→ **WHAT IS NEEDED**: The full listing, exactly as written and with no images, is the expected output.

********************

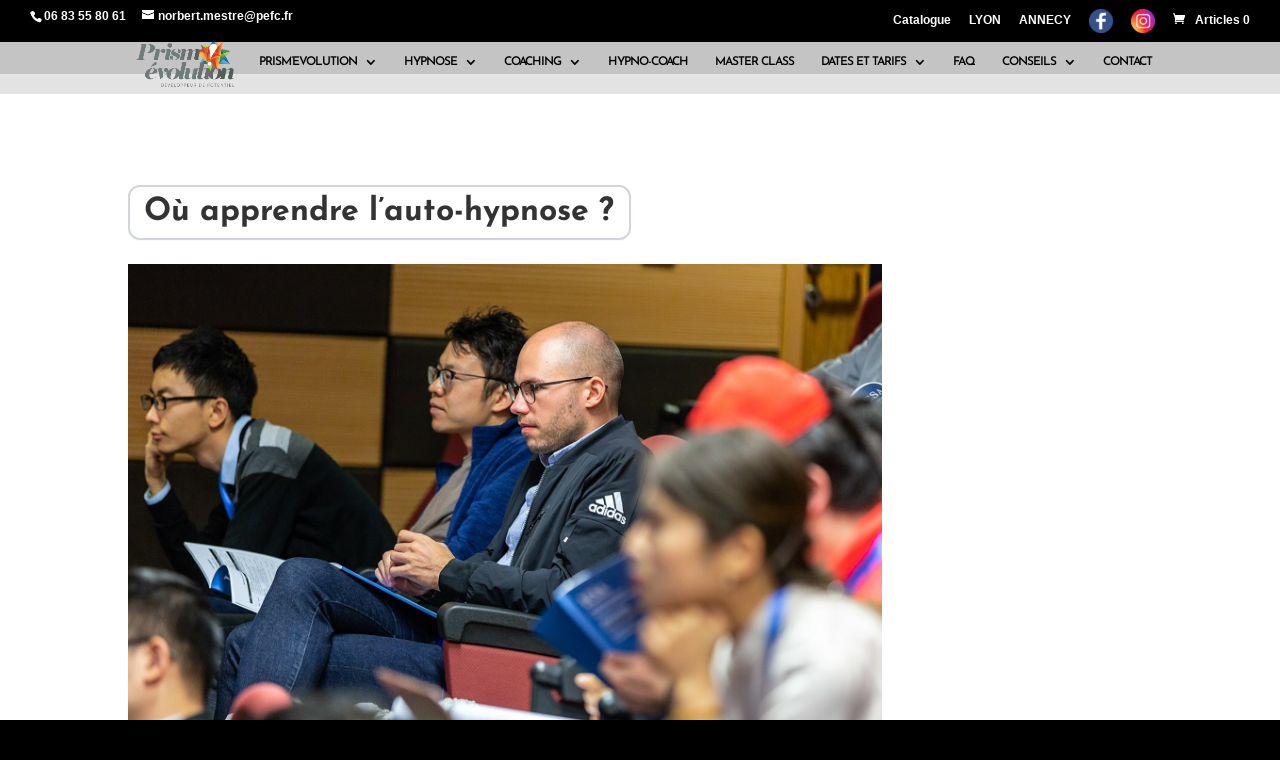

--- FILE ---
content_type: text/plain
request_url: https://www.google-analytics.com/j/collect?v=1&_v=j102&a=1071413409&t=pageview&_s=1&dl=https%3A%2F%2Fwww.prismevolution.fr%2Fou-apprendre-auto-hypnose%2F&ul=en-us%40posix&dt=O%C3%B9%20apprendre%20l%27auto-hypnose%20en%20France%20%3F%20-%20Prism%27Evolution&sr=1280x720&vp=1280x720&_u=IEBAAEABAAAAACAAI~&jid=1108167233&gjid=1096787321&cid=978868308.1768771728&tid=UA-108396240-1&_gid=1428274858.1768771728&_r=1&_slc=1&z=1355553266
body_size: -451
content:
2,cG-S1XK6QHMXB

********************

→ **WRITTEN REPLY**:
--- FILE ---
content_type: text/plain
request_url: https://www.google-analytics.com/j/collect?v=1&_v=j102&a=1071413409&t=pageview&_s=1&dl=https%3A%2F%2Fwww.prismevolution.fr%2Fou-apprendre-auto-hypnose%2F&ul=en-us%40posix&dt=O%C3%B9%20apprendre%20l%27auto-hypnose%20en%20France%20%3F%20-%20Prism%27Evolution&sr=1280x720&vp=1280x720&_u=IEBAAEABAAAAACAAI~&jid=1108167233&gjid=1096787321&cid=978868308.1768771728&tid=UA-108396240-1&_gid=1428274858.1768771728&_r=1&_slc=1&z=1355553266
body_size: -451
content:
2,cG-S1XK6QHMXB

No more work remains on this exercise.